Douwe Osinga's Blog: Priceless India

Sunday, March 9, 2008

India is by all means a lot cheaper than Switzerland. Sure, things in Switzerland are more reliable, cleaner and generally of higher quality, but it doesn’t close the gap. I think the World Bank puts it a factor 4.5 or so and seems about right. It’s 39 rupees to a franc these days, but if you pretend it is 10 to a franc, prices seem somewhat comparable.

India is not always that cheap though. If you are tall and white, prices sometimes change. Major sites are still quite often dually priced. Locals pay 10 rupees, foreigners pay 2 dollars or 100 rupees (which isn’t the same, but those prices believe in the eternal 1 dollar is 50 rupees). And if you think that that isn’t fair since the income gap between the average Indian and the average American isn’t a factor ten, you are right of course. It is way more.

Rickshaw drivers of course have their own multiplier, or really it seems to be a constant. Usually when I ask they say it is 150 rupees, independent on how far it is. Whether this is because they think this is a nice price for a white guy, or whether they usually don’t really understand where I want to go and 150 should get me anywhere isn’t totally clear to me.

Touts, according to Lonely Planet are another factor that drive up prices. They pick you up at the bus stop or train station and guide you to a hotel, seemingly for free and are paid a commission by the hotel for the favor. Sometimes taxi drivers double as touts too and not just for hotels. Tourist shops do this sort of thing too. Often taxi drivers are quite open about it and agree to knock off a little from the price if you visit a shop for 10 minutes. ‘No pressure to buy, just look’
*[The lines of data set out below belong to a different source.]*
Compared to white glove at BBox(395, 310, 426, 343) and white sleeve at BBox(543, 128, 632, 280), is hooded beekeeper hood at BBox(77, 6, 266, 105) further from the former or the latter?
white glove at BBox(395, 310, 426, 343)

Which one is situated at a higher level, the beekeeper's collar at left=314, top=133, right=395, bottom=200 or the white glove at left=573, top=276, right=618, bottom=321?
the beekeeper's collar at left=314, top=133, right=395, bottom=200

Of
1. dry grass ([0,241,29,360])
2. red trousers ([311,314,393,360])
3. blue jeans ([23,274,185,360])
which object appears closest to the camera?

I thought about whether Lonely Planet is right about that this adds to price. I think it depends on the deal the taxi driver has, that is, if the taxi driver gets a fixed amount per visitor he brings, then the price should remain the same. For the shop the money paid to the taxi is ‘sunk-cost.’ Whether I walk in alone or with the taxi doesn’t matter once I am there; the shop wants to maximize their profit in either case so will do the same thing.

If the taxi gets a percentage of the total price, things are different. Now taxi drivers margin is paid out of whatever I pay, so most likely the price will have to go up (if however the shop keeper makes a deal where the taxi driver only gets a percentage of anything I pay over say 100 rupees, the price might actually go down). The lesson is clear: ask the driver what the structure of the deal is before getting in.